Personal information
- Date of birth: 6 November 1985 (age 39)
- Place of birth: Korsør, Denmark
- Height: 1.90 m (6 ft 3 in)
- Position(s): Centre-back

Youth career
- Korsør FF
- Slagelse B&I
- AGF

Senior career*
- Years: Team / Apps / (Gls)
- 2003–2005: Grenaa IF
- 2005–2007: Brabrand / 50 / (5)
- 2007–2011: Silkeborg / 84 / (5)
- 2011–2012: Rosenborg / 40 / (8)
- 2012–2014: Club Brugge / 12 / (0)
- 2014–2016: Midtjylland / 16 / (3)
- Total:  / 202 / (21)

= Jim Larsen =

Danish footballer (born 1985)

Jim Larsen (born 6 November 1985) is a Danish former professional footballer who played as a centre-back.

==Club career==
===Early years===
Larsen was born in Korsør, West Zealand, Denmark, and from an early age joined the AGF academy of Hessel Gods Fodboldkostskole in tenth grade, where he was coached by the likes of Flemming Povlsen and Lars Lundkvist, and played for Grenaa IF's team in the Jutland Series and Denmark Series. He then left AGF and followed Lundkvist to Brabrand, where he played for two years in the second-tier Danish 1st Division, before signing with Silkeborg.

===Rosenborg===
On 12 March 2011, Larsen signed a four-year contract with Tippeligaen club Rosenborg. In his debut season at the club, he scored six goals as Rosenborg finished in a disappointing third place.

===Club Brugge===
In July 2012, Larsen moved to Club Brugge. His stay in Belgium was unsuccessful—after only 17 appearances and one goal, Larsen left the club due to recurring injuries.

===Midtjylland===
On 15 August 2014, it was announced that Larsen had signed a one-year contract with Midtjylland. He made his debut on the same day as replacement for the injured Erik Sviatchenko in a 2–1 victory against FC Copenhagen. In January 2015, he signed a one-year contract extension with the club until July 2016. In his first season at the club, Larsen made 18 appearances for Midtjylland and scored three goals, as the team won their first Superliga title.

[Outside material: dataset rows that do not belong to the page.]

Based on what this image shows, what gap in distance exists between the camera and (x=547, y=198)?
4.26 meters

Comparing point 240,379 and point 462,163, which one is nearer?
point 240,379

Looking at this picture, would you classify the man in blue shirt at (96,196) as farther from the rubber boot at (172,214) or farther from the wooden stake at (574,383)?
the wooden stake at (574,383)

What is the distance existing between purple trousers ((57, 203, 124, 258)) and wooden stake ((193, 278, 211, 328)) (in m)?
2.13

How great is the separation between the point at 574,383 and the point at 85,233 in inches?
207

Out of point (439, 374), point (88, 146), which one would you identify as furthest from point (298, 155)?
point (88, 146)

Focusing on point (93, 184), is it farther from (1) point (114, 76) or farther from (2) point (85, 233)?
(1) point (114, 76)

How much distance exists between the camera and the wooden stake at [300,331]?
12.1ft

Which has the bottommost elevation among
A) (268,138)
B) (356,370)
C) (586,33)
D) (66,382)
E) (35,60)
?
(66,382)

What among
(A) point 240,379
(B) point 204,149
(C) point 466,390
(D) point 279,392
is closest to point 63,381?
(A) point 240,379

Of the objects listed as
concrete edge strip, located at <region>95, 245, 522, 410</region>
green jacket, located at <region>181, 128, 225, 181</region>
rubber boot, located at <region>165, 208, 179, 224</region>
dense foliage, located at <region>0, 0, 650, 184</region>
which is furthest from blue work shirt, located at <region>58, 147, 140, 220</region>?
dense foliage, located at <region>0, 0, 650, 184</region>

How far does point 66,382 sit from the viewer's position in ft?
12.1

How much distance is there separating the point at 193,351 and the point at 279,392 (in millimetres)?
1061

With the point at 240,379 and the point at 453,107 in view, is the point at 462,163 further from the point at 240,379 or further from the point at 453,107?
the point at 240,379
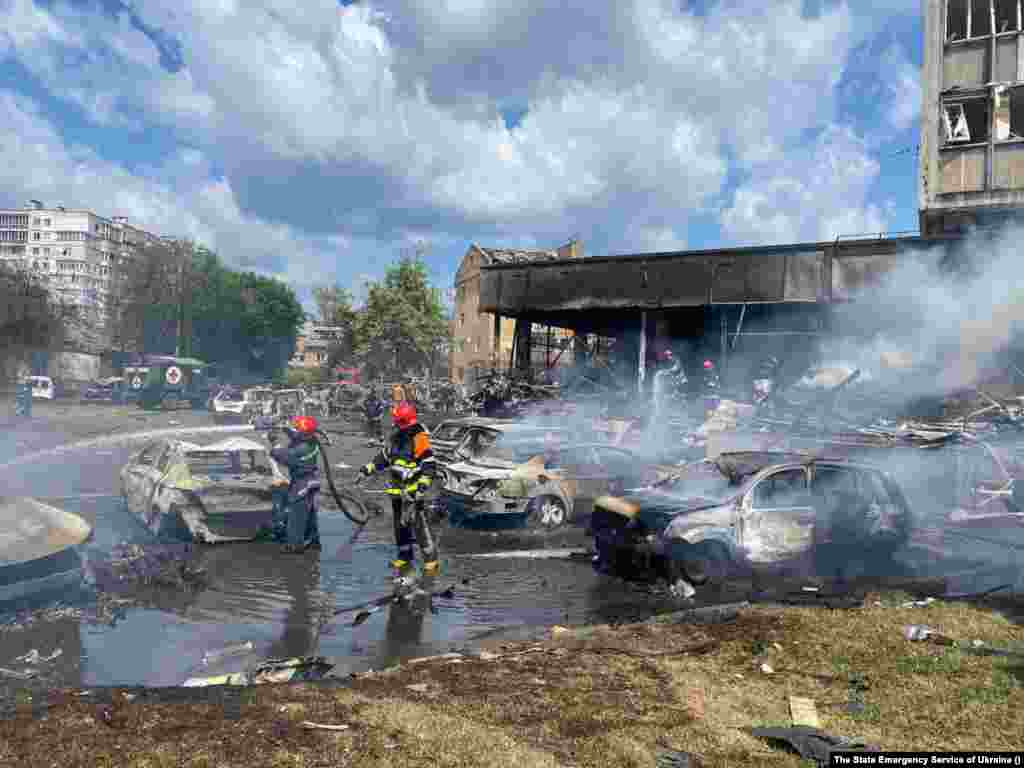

After struggling with injuries during large parts of the 2015–16 season, Larsen announced that he was retiring from football at the age of 30.

==International career==
On 11 October 2009, Larsen was called up for the Danish national team for a 2010 FIFA World Cup qualifier against Hungary, after Per Krøldrup was injured.